Main

In the framework of open science, sharing imaging databases offers specific benefits in terms of analytical tools development and validation1. According to the FAIR Data Principles, the development of accessible imaging databases will help increase the reproducibility between studies2. In this respect, neuroimaging scientists examine their respective policies and practices3. This is also valid in preclinical research where in vivo imaging of non-human primates (NHPs) holds great potential in comparative biology and biomedical research4,5. NHP neuroimaging databases enable the scaling of findings for cross-species comparative and translational neurosciences and a better understanding of brain regions’ functions in health and disease. Besides, the establishment and sharing of preclinical neuroimaging databases complies with the 3R principles, especially reduction through the use of imaging datasets, and refinement considering that in vivo imaging is non-invasive and favors clinical translation. Therefore, preclinical neuroimaging data sharing associates open science objectives and 3R principles toward better reproducibility and transparency in research6. However, several challenges must be overcome by the NHP neuroscience research community. Historically, single-lab imaging protocols and heavy logistics of research studies have resulted in data acquisition inconsistency and discrepancy of obtained results7. Ultimately, this limitation may compromise appropriate data comparison between research groups. The NHP research community is currently facing a substantial challenge due to the scarcity of animals. The worldwide sanitary crisis caused by severe acute respiratory syndrome coronavirus 2 has severely impacted the already precarious supply chain for these animals, and the drastic price increase for experimental NHP might strongly impact biomedical research8,9.

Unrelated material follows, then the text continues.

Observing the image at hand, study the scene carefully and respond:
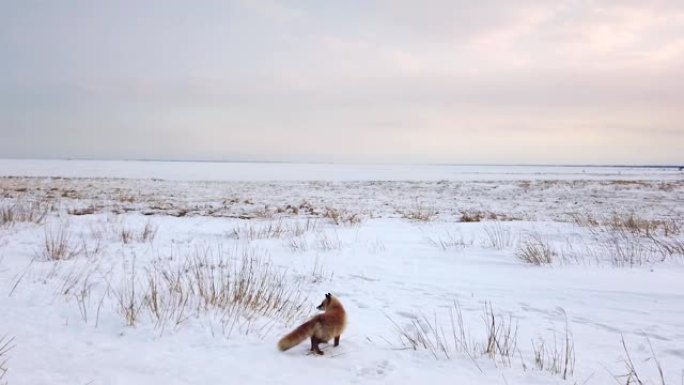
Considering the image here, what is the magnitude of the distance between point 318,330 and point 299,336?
14cm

In recent years, the NHP research community has moved forward to tackle challenges ahead, most notably the limited availability of data. The PRIMatE Data Exchange (PRIMatE-DE) initiative addresses this challenge by aggregating independently acquired NHP in vivo imaging datasets10. Initially intended for magnetic resonance imaging (MRI) data, the community has worked to standardize data collection with minimal acquisition specifications, and data architecture allowing data sharing within the framework of open science10. This collaborative work allowed us to gradually improve our neuroimaging studies to human standards. In this context, the Brain Imaging Data Structure (BIDS) became the gold standard for organizing and sharing neuroimaging datasets1. Nuclear imaging specialists jumped on board and published guidelines to improve the accuracy and sharing of positron emission tomography (PET) data11,12,13. Therefore, while PET neuroimaging databases exist, their counterparts in NHP are either missing or not easily available. Furthermore, considering the development of hybrid PET/magnetic resonance (MR) scanners and their translational potential in NHP neuroimaging studies, there is a growing need for NHP PET/MR hybrid imaging databases.

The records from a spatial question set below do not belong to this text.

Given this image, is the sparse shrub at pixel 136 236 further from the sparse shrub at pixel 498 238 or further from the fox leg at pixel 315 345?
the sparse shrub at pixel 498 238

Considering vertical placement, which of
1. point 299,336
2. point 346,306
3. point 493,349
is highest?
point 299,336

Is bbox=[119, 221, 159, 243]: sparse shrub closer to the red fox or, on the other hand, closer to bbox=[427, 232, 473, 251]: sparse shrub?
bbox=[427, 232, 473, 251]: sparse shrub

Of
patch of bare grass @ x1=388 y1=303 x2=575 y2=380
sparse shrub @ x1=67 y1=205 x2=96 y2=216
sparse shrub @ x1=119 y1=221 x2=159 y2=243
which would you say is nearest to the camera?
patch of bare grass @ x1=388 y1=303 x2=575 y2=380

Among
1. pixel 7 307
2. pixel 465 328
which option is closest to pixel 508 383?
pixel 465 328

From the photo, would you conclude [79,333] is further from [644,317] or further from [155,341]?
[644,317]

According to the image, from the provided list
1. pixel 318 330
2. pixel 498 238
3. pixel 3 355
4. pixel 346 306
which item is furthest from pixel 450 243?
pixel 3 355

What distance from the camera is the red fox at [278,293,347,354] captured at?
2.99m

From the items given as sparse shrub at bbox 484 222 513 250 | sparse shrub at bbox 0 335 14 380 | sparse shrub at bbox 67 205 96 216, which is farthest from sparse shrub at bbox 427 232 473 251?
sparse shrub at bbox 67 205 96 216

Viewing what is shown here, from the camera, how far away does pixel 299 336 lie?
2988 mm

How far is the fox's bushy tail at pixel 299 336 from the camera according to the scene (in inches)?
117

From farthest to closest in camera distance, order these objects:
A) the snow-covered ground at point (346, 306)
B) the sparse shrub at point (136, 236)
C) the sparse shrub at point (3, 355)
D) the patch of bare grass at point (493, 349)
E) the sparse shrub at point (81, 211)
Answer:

In this Article, we developed a multi-modal database of Macaca fascicularis, acquired on a clinical PET/MR scanner, and constructed with MRI, [15O]H2O and [11C]PK11195 PET images. [15O]H2O is a freely diffusible PET tracer used to measure brain perfusion and considered as a reference for non-invasive cerebral blood flow quantification14. [11C]PK11195 is a PET radiotracer specifically targeting the translocator protein 18 kDa (TSPO) and is widely used to investigate brain inflammation in relation to various neurological disorders and notably brain ischemia15,16. The data were formatted to BIDS standards using a self-designed Python script compensating for missing metadata frequently encountered with preclinical and retrospective data. The designed script is available in open access on GitLab. The entire dataset is available upon request from the PRIMatE-DE repository.

Results

The collection of participants’ information enabled a detailed description of the cohort’s age (6 ± 0.65 years) and weight (7.37 ± 1.11 kg). A summary of the age and weight distribution is provided in Table 1. After converting the data to BIDS standards, the sequences’ availability was assessed using an automated counter. The data availability is provided in Fig. 1. This analysis highlighted the presence of a test–retest for two subjects in the dataset and a few missing acquisitions. The lack of data is explained by issues with radiosynthesis, contrasting agents or movement during acquisition for PET, contrast imaging and MRI sequences, respectively. This figure also indicates the study year for each subject, ranging from 2016 to 2019. This parameter is relevant to explain variability in data quality due to software updates on the PET–MRI system.

Table 1 Cohort subject’s weight and age distribution
Fig. 1: Heatmap representation of data availability in the shared BIDS database for each subject with associated acquisition year.
figure 1

Darker columns highlight two subjects with test–retest acquisition sessions. FA, flip angle; FLAIR, fluid-attenuated inversion recovery; T1map, T1 mapping; T1w, T2w, T2starw, relaxation weighted; TOF, time of flight; trc, tracer.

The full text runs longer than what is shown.